What this task involves » Search the data below for the string "over". Extract every line that contains it.
##### Input material #####
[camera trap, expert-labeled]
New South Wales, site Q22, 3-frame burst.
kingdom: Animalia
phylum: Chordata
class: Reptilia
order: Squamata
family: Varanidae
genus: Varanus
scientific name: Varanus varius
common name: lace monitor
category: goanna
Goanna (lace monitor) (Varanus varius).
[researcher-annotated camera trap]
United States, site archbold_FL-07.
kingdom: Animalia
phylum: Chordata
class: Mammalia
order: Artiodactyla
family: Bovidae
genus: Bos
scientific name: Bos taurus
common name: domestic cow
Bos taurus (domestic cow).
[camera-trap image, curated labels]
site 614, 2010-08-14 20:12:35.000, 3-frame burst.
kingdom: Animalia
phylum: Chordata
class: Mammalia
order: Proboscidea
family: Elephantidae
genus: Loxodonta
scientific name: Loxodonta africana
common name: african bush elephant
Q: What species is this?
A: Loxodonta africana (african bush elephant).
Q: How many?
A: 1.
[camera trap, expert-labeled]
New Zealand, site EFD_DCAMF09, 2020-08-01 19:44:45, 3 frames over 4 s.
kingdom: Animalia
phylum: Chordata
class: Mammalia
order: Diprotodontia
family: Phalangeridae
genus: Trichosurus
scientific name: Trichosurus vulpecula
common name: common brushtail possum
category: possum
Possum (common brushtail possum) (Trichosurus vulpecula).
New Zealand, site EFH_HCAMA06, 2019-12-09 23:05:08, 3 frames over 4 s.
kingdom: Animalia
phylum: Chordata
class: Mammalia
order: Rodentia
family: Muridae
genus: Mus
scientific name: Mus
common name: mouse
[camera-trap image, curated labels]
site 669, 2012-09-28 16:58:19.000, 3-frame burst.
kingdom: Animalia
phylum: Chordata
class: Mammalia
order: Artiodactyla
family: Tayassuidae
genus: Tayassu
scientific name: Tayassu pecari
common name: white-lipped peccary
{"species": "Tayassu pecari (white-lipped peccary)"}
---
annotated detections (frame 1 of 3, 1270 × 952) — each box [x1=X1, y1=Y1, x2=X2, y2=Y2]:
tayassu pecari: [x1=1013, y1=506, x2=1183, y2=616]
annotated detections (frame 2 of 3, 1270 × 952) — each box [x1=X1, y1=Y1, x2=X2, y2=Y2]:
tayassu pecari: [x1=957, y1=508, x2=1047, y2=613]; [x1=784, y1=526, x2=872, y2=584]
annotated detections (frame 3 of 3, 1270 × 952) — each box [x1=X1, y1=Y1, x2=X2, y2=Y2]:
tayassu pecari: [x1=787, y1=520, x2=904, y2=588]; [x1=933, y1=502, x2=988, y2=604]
#####
Finished task »
New Zealand, site EFD_DCAMF09, 2020-08-01 19:44:45, 3 frames over 4 s.
New Zealand, site EFH_HCAMA06, 2019-12-09 23:05:08, 3 frames over 4 s.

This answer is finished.